*Your goal*
Your task is to repeat the entries exactly. Leave the pictures out.
========
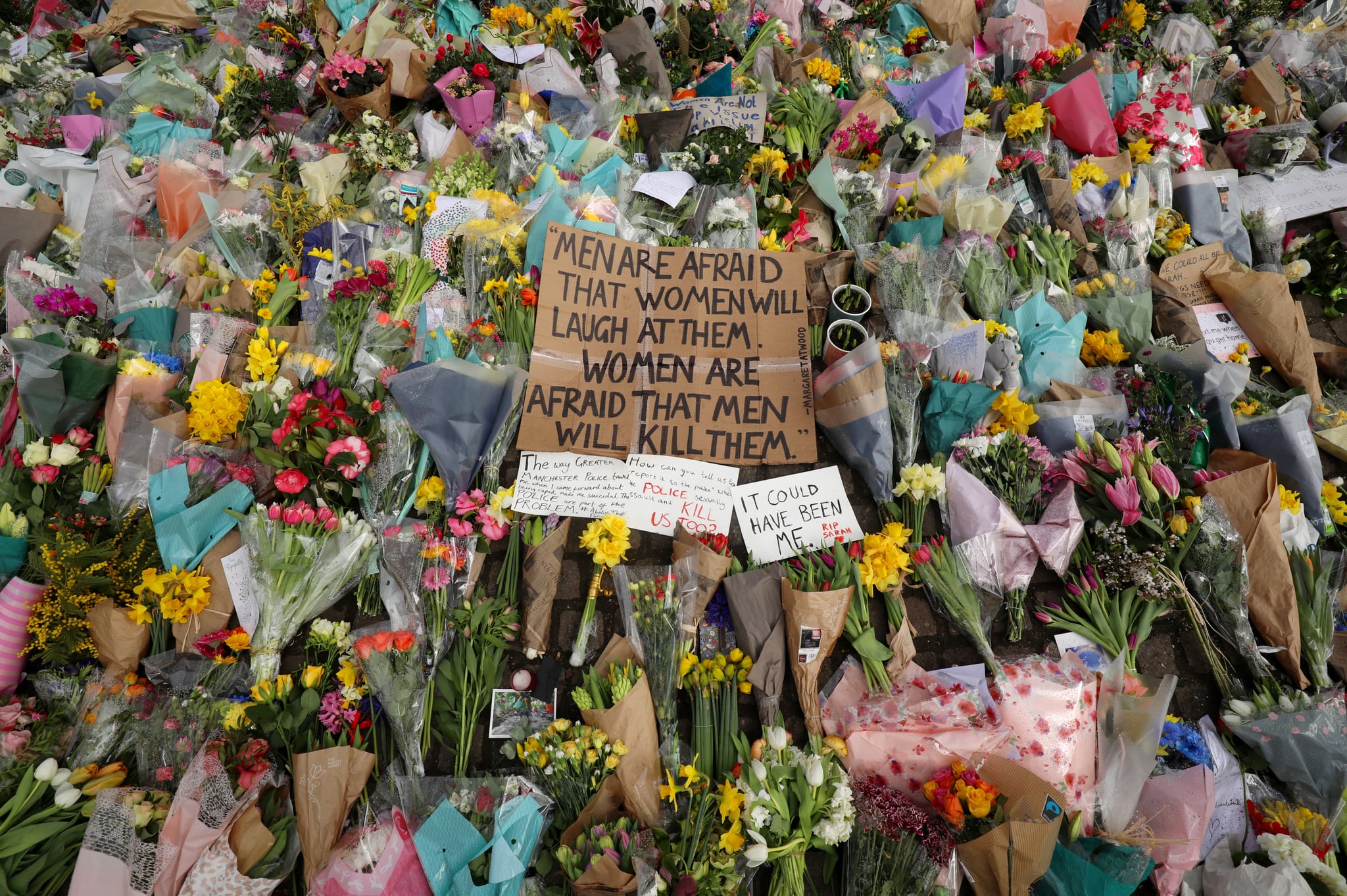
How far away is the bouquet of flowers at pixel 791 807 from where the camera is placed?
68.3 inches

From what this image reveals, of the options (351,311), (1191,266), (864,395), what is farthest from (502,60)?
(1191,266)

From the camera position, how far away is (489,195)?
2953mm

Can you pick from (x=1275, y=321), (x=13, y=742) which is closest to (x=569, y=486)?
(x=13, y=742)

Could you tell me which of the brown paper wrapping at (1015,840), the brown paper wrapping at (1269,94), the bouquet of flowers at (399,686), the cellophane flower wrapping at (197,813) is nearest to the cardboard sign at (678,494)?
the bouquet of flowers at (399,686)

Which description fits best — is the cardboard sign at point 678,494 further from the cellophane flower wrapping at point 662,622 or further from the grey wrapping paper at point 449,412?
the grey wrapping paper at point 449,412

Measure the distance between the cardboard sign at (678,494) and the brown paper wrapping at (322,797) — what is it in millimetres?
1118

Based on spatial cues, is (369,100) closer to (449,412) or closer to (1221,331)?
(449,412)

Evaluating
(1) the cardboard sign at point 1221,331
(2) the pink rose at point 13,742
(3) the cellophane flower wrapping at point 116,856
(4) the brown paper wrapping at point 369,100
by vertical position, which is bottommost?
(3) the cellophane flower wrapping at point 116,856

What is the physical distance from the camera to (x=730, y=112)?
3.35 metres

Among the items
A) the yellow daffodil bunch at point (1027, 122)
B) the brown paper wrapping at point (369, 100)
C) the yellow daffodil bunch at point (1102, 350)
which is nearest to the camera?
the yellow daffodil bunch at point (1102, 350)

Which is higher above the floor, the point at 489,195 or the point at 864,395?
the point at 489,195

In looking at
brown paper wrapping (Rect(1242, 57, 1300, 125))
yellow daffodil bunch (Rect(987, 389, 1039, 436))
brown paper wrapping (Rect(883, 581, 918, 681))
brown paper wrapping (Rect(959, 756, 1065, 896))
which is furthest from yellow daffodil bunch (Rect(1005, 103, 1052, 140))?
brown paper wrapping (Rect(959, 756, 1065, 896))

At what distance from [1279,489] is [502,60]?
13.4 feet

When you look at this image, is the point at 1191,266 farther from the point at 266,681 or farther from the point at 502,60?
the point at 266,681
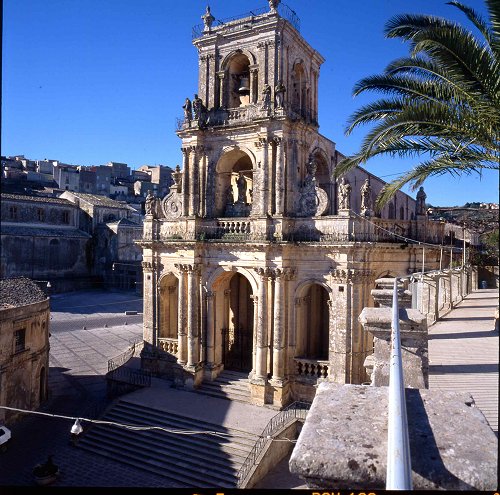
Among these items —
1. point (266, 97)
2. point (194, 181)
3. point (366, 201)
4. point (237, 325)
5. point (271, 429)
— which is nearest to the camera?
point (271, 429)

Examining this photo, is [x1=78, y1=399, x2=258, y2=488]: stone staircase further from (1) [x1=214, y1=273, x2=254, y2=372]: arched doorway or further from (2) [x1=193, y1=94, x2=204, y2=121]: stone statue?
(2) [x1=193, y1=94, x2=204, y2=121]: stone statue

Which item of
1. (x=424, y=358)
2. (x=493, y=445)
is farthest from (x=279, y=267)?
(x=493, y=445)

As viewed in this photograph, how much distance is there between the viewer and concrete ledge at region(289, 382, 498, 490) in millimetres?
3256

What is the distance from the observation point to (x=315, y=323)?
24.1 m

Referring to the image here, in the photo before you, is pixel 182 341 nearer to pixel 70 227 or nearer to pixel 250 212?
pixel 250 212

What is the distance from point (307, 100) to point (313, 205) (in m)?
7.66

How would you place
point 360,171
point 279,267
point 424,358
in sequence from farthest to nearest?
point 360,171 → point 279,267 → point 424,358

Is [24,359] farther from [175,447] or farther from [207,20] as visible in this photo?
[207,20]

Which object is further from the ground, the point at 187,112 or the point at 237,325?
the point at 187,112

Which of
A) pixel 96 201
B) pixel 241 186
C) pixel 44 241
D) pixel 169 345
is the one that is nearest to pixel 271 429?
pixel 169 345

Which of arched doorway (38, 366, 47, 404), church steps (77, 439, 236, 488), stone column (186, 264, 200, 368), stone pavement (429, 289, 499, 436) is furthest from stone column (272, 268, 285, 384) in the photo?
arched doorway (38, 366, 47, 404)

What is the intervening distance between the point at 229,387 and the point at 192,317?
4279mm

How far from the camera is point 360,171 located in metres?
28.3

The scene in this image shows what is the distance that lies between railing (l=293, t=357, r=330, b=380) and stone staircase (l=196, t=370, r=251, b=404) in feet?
========
*Final result*
How far away is the bouquet of flowers at pixel 791 807 from where the camera is placed?
68.3 inches

From what this image reveals, of the options (351,311), (1191,266), (864,395), what is farthest from (502,60)?
(1191,266)

From the camera position, how far away is (489,195)?
2953mm

Can you pick from (x=1275, y=321), (x=13, y=742) which is closest to (x=569, y=486)?
(x=13, y=742)

Could you tell me which of the brown paper wrapping at (1015,840), the brown paper wrapping at (1269,94), the bouquet of flowers at (399,686), the cellophane flower wrapping at (197,813) is nearest to the cardboard sign at (678,494)?
the bouquet of flowers at (399,686)

Which description fits best — is the cardboard sign at point 678,494 further from the cellophane flower wrapping at point 662,622 or further from the grey wrapping paper at point 449,412?
the grey wrapping paper at point 449,412

Measure the distance between the cardboard sign at (678,494) and the brown paper wrapping at (322,797) — what is it in millimetres?
1118

Based on spatial cues, is (369,100) closer to (449,412) or closer to (1221,331)?
(449,412)

Evaluating
(1) the cardboard sign at point 1221,331
(2) the pink rose at point 13,742
(3) the cellophane flower wrapping at point 116,856
(4) the brown paper wrapping at point 369,100
by vertical position, which is bottommost?
(3) the cellophane flower wrapping at point 116,856

What is the physical distance from the camera to (x=730, y=112)?
3.35 metres

Among the items
A) the yellow daffodil bunch at point (1027, 122)
B) the brown paper wrapping at point (369, 100)
C) the yellow daffodil bunch at point (1102, 350)
which is nearest to the camera?
the yellow daffodil bunch at point (1102, 350)

Which is higher above the floor, the point at 489,195 or the point at 864,395?
the point at 489,195

In looking at
brown paper wrapping (Rect(1242, 57, 1300, 125))
yellow daffodil bunch (Rect(987, 389, 1039, 436))
brown paper wrapping (Rect(883, 581, 918, 681))
brown paper wrapping (Rect(959, 756, 1065, 896))
which is furthest from yellow daffodil bunch (Rect(1005, 103, 1052, 140))?
brown paper wrapping (Rect(959, 756, 1065, 896))

At what distance from [1279,489] is [502,60]?
13.4 feet

When you look at this image, is the point at 1191,266 farther from the point at 266,681 or farther from the point at 502,60?
the point at 266,681
Among these items —
1. point (266, 97)
2. point (194, 181)
3. point (366, 201)
4. point (237, 325)
5. point (271, 429)
— which is nearest to the camera?
point (271, 429)

Examining this photo, is [x1=78, y1=399, x2=258, y2=488]: stone staircase further from (1) [x1=214, y1=273, x2=254, y2=372]: arched doorway or further from (2) [x1=193, y1=94, x2=204, y2=121]: stone statue?
(2) [x1=193, y1=94, x2=204, y2=121]: stone statue

Which item of
1. (x=424, y=358)
2. (x=493, y=445)
is farthest from (x=279, y=267)?
(x=493, y=445)

As viewed in this photograph, how much distance is there between the viewer and concrete ledge at region(289, 382, 498, 490) in millimetres?
3256

What is the distance from the observation point to (x=315, y=323)?
24.1 m

Referring to the image here, in the photo before you, is pixel 182 341 nearer to pixel 70 227 or nearer to pixel 250 212?
pixel 250 212

What is the distance from point (307, 100) to point (313, 205) (in m)?
7.66

How would you place
point 360,171
point 279,267
point 424,358
in sequence from farthest to nearest?
point 360,171 → point 279,267 → point 424,358

Is [24,359] farther from [175,447] or farther from [207,20] as visible in this photo?
[207,20]

Which object is further from the ground, the point at 187,112 or the point at 237,325?
the point at 187,112

Which of
A) pixel 96 201
B) pixel 241 186
C) pixel 44 241
D) pixel 169 345
is the one that is nearest to pixel 271 429?
pixel 169 345

Which of arched doorway (38, 366, 47, 404), church steps (77, 439, 236, 488), stone column (186, 264, 200, 368), stone pavement (429, 289, 499, 436) is furthest from stone column (272, 268, 285, 384) in the photo?
arched doorway (38, 366, 47, 404)

What is the intervening distance between the point at 229,387 and the point at 192,317?
4279mm

How far from the camera is point 360,171 located in metres?
28.3

The scene in this image shows what is the distance that lies between railing (l=293, t=357, r=330, b=380) and stone staircase (l=196, t=370, r=251, b=404) in feet?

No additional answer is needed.